_SUPPLIED TEXT_
# you know you want it!



## Diablo (Dec 20, 2007)

Chibson no long waits! | Guitars | Windsor Region | Kijiji 

Gibson replica. Good pickups, but would need new pots, nut and tuners. Bridge is decent. Want that Les Paul? Want that les paul with a nice bookend headstock and still cost less than an ugly epi even after upgrades. Here is your chance! Slim neck very playable. See if your friends can tell. Regardless it looks beautiful on your wall. Probably has less flaws that real Gibsons these days  Nice green with zebra pups and cream pickguard....you know you want it! 500 OBO


----------



## colchar (May 22, 2010)

You gotta post that in the Chibson thread.


----------



## Always12AM (Sep 2, 2018)

It’s looks a lot better than what I’d expect, the board and neck and nut look like they have been well put together.

The colour isn’t my cup of tea, but that’s pretty subjective.


----------



## sulphur (Jun 2, 2011)

It looks like they are getting the headstock closer to the real thing.


----------



## BlueRocker (Jan 5, 2020)

_RECORD EXCERPTS_
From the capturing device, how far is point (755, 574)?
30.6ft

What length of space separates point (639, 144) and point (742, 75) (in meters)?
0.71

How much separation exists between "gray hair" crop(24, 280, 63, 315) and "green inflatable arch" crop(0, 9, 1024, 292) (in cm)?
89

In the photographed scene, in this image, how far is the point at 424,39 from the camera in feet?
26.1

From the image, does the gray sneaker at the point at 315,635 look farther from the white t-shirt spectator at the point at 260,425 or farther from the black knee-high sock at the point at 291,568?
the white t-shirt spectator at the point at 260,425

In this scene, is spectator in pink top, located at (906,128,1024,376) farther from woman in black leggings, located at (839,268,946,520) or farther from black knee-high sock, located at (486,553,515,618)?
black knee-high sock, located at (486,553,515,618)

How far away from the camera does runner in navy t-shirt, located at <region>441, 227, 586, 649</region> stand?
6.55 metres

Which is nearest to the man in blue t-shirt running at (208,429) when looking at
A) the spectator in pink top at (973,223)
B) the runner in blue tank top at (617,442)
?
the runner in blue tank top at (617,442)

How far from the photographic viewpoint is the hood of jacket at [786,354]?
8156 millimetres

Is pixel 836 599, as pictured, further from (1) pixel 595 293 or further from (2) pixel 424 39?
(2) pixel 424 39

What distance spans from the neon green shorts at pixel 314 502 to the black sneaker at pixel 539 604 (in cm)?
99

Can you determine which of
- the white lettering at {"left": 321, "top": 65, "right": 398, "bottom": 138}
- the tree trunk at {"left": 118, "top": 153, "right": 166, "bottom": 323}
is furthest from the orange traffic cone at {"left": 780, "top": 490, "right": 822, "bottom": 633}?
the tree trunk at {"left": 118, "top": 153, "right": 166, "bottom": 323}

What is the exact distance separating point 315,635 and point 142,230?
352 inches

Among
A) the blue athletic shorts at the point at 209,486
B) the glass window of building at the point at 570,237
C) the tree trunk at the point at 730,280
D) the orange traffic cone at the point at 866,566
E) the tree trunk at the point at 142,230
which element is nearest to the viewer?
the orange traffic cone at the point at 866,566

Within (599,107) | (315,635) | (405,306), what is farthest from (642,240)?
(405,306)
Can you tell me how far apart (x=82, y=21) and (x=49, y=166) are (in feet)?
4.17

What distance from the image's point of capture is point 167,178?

_EXERCISES_
1 > In the Chibson forum thread, which parts does the listing say the guitar would need replaced?
2 > Carry on the Chibson forum thread from the point where it stops.

_EXERCISE RESULTS_
1 > New pots, a new nut, and new tuners.

2 >
Your friends will know if they're closer than 50 feet away.


----------



## aC2rs (Jul 9, 2007)

_"Regardless it looks beautiful on your wall." _

I doubt it would even make a good wall hanger.


----------



## Milkman (Feb 2, 2006)

Interesting word use.

I hear there are still people trying to pass off "replicas" of US $20 bills in some places.


----------



## aC2rs (Jul 9, 2007)

Milkman said:


> Interesting word use.
> 
> I hear there are still people trying to pass off "replicas" of US $20 bills in some places.


Very well stated.


----------



## 2manyGuitars (Jul 6, 2009)

I’ve done that many times, replied to these ads with “I’ll take it!! As long as I can pay you with “replica” $20 bills.”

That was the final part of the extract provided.